As much data as there is on tap, Wednesday's unprecedented low-rates through late-2014 forecast from the FOMC trumps all.  It's chief argument from a market reaction standpoint was to suggest that bond markets are either going sideways or bouncing bullishly.  Unless Thursday and Friday's data and events are exceptional, they should serve only to moderately clarify the picture already painted by the FOMC announcement.  In other words, the week's remaining events will essentially voice their opinions regarding "sideways" or "improving" for the bond markets, but it would take a coordinated effort to undo the big supportive bounce at 2.10% seen in 10yr yields.

So far, the above assertion seems to not even have been dismissive enough regarding morning economic data or perhaps, the level of bullish stability implied/created by yesterday's events.  After threatening a break of 2.10% in terms of 10yr yields only a few days ago, we now find ourselves bouncing lower off 1.98 this morning and sort of honing in on a 1.95 technical level.  MBS meanwhile are back at their highs of the week/month/year--the highest levels since September really...  Take a look at the screen clip from MBS Live to see both of these phenomena

In the longer run, beyond constituting recent multi-month price highs, today's MBS prices go a long way toward reestablishing the previous uptrend in Fannie 3.5's as can be seen in the following chart. 

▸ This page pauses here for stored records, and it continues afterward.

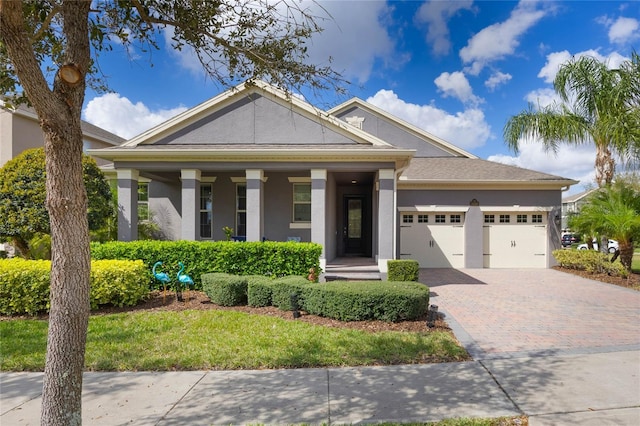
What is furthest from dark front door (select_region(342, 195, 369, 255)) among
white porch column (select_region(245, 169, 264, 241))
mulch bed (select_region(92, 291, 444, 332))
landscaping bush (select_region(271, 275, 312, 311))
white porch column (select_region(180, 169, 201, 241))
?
landscaping bush (select_region(271, 275, 312, 311))

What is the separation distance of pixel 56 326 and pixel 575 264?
1647 cm

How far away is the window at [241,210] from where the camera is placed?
45.8 feet

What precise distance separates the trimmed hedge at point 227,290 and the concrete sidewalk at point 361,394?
11.2 feet

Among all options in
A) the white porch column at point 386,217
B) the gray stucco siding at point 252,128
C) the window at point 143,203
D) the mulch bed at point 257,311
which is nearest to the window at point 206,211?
the window at point 143,203

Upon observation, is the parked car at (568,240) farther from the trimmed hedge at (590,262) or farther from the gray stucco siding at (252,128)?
the gray stucco siding at (252,128)

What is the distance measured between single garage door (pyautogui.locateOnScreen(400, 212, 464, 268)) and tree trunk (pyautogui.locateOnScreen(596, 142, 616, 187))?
5.44 m

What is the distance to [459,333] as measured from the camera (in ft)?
20.3

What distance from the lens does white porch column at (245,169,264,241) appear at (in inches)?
440

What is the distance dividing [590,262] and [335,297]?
11.5m

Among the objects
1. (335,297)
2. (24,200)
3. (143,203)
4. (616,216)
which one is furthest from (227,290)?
(616,216)

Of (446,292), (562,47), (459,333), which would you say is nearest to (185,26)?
(459,333)

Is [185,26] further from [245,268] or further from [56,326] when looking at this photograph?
[245,268]

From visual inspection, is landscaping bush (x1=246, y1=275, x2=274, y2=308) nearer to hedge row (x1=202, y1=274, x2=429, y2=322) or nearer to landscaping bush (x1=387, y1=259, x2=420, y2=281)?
hedge row (x1=202, y1=274, x2=429, y2=322)

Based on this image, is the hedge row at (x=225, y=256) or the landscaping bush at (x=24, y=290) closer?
the landscaping bush at (x=24, y=290)
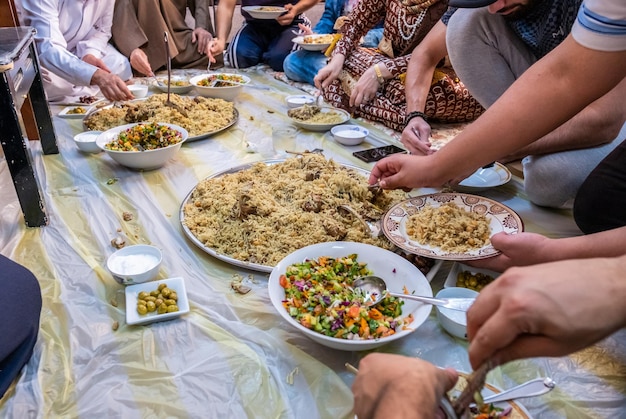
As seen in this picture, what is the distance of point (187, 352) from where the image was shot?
1.18 metres

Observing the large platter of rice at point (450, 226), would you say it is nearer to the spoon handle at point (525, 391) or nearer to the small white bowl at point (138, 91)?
the spoon handle at point (525, 391)

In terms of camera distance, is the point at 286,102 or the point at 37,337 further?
the point at 286,102

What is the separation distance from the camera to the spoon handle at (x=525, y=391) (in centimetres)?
92

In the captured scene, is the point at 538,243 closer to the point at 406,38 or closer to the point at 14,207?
the point at 14,207

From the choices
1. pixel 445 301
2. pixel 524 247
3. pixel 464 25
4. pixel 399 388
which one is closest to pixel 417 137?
pixel 464 25

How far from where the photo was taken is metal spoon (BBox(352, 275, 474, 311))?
114cm

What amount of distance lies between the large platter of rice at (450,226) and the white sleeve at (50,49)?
6.66 ft

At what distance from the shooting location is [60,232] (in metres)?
1.66

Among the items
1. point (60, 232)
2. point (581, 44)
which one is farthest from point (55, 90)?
point (581, 44)

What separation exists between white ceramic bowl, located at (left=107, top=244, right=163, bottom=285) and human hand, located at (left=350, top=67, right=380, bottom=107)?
68.1 inches

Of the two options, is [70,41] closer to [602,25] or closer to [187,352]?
[187,352]

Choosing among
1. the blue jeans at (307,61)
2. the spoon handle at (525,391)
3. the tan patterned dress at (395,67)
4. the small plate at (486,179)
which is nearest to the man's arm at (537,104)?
the small plate at (486,179)

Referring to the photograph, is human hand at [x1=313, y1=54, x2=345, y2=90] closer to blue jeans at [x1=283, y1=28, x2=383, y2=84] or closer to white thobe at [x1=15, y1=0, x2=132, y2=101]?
blue jeans at [x1=283, y1=28, x2=383, y2=84]

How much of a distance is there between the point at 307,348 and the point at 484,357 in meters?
0.60
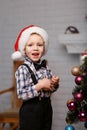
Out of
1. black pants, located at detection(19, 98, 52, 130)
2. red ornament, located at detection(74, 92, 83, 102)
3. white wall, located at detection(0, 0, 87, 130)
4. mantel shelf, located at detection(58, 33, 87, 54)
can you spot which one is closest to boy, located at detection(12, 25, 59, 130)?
black pants, located at detection(19, 98, 52, 130)

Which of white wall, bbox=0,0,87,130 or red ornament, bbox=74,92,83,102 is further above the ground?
white wall, bbox=0,0,87,130

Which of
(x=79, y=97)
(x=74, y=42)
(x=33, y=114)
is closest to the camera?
(x=33, y=114)

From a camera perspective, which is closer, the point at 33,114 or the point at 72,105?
the point at 33,114

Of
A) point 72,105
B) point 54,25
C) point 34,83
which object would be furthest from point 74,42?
point 34,83

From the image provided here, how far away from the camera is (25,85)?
1.58 m

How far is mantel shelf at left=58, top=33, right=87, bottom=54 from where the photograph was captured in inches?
101

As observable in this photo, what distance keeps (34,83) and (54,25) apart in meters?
1.28

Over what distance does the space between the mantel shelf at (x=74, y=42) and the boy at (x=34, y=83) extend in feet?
2.89

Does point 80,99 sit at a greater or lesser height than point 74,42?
lesser

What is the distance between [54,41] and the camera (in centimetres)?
278

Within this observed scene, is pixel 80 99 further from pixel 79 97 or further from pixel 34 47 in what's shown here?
pixel 34 47

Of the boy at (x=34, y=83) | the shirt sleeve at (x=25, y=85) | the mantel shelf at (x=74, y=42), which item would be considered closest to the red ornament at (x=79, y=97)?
the boy at (x=34, y=83)

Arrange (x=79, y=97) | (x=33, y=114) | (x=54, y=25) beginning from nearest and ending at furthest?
(x=33, y=114) → (x=79, y=97) → (x=54, y=25)

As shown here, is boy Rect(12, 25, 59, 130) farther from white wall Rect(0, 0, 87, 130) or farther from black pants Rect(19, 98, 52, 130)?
white wall Rect(0, 0, 87, 130)
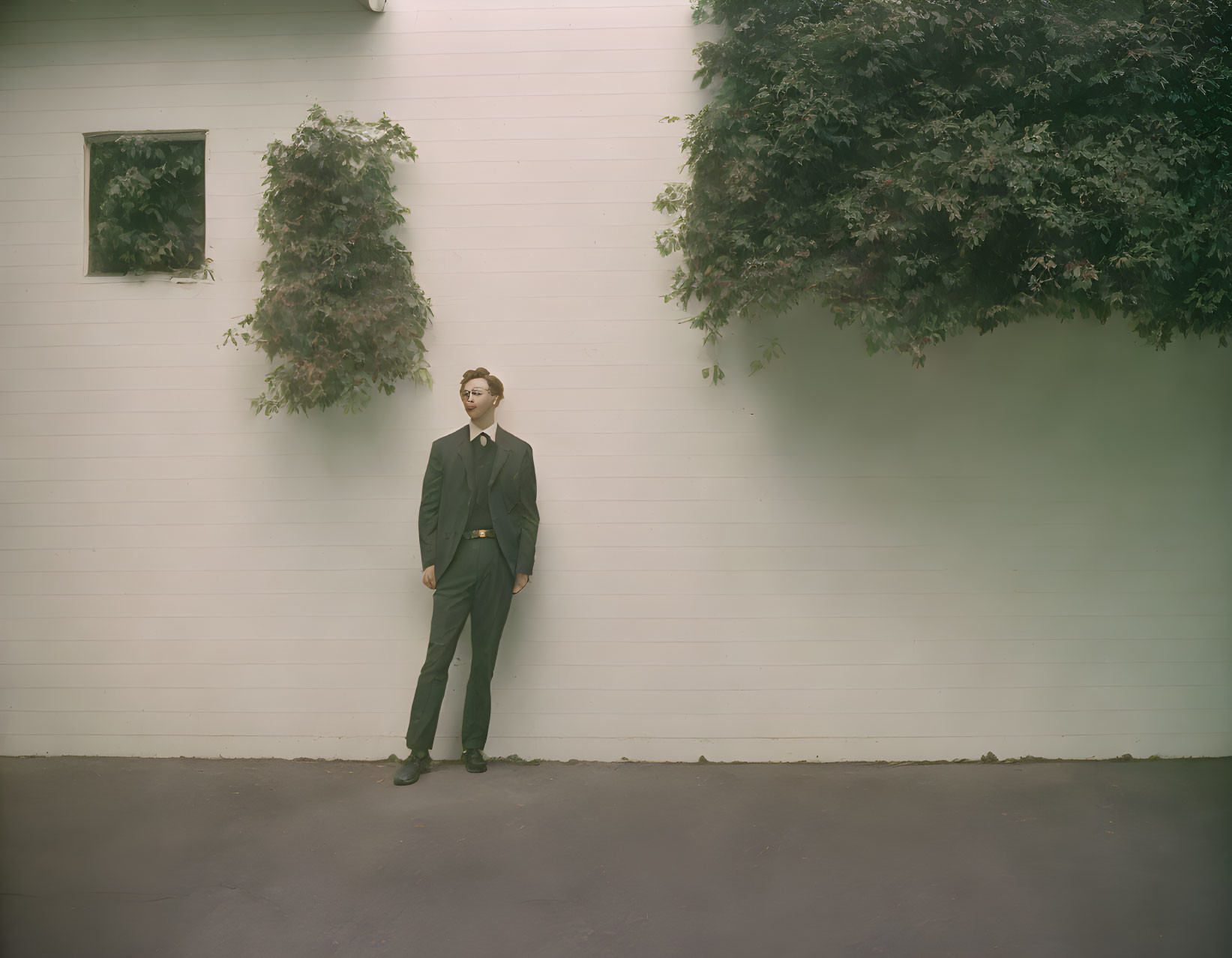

Other markets are also showing the effects of the FOMC festivities as well as the extent to which money was sidelined in anticipation.  Case in point, both stocks and bonds are much-improved from yesterday's pre-FOMC levels.  Moderate stock rallies such as the one seen here, rarely coincide with such aggressive bond market rallies.

Take a step back, however, and you can see that yesterday and today really haven't been all that big a deal for stocks--barely perceptible even.  10yr yields, on the other hand, recovered better than half of their entire range over the past 3 months.

Next item of note is, well... the 7 year Note auction (see what I did there?).  Although 7's aren't quite as popular from a volume perspective as yesterday's 5 yr notes, there's something to be said for being the last act on stage.  Even if you don't care for it, you might stand up and cheer anyway for previous acts in the show (for which you've had to hold some applause until all the acts could finish).  We're not saying that there's a pent up rally waiting to happen until 7's are successfully auctioned, simply that the auction results themselves might not have to flat or even strong in order for bond markets to hold their ground.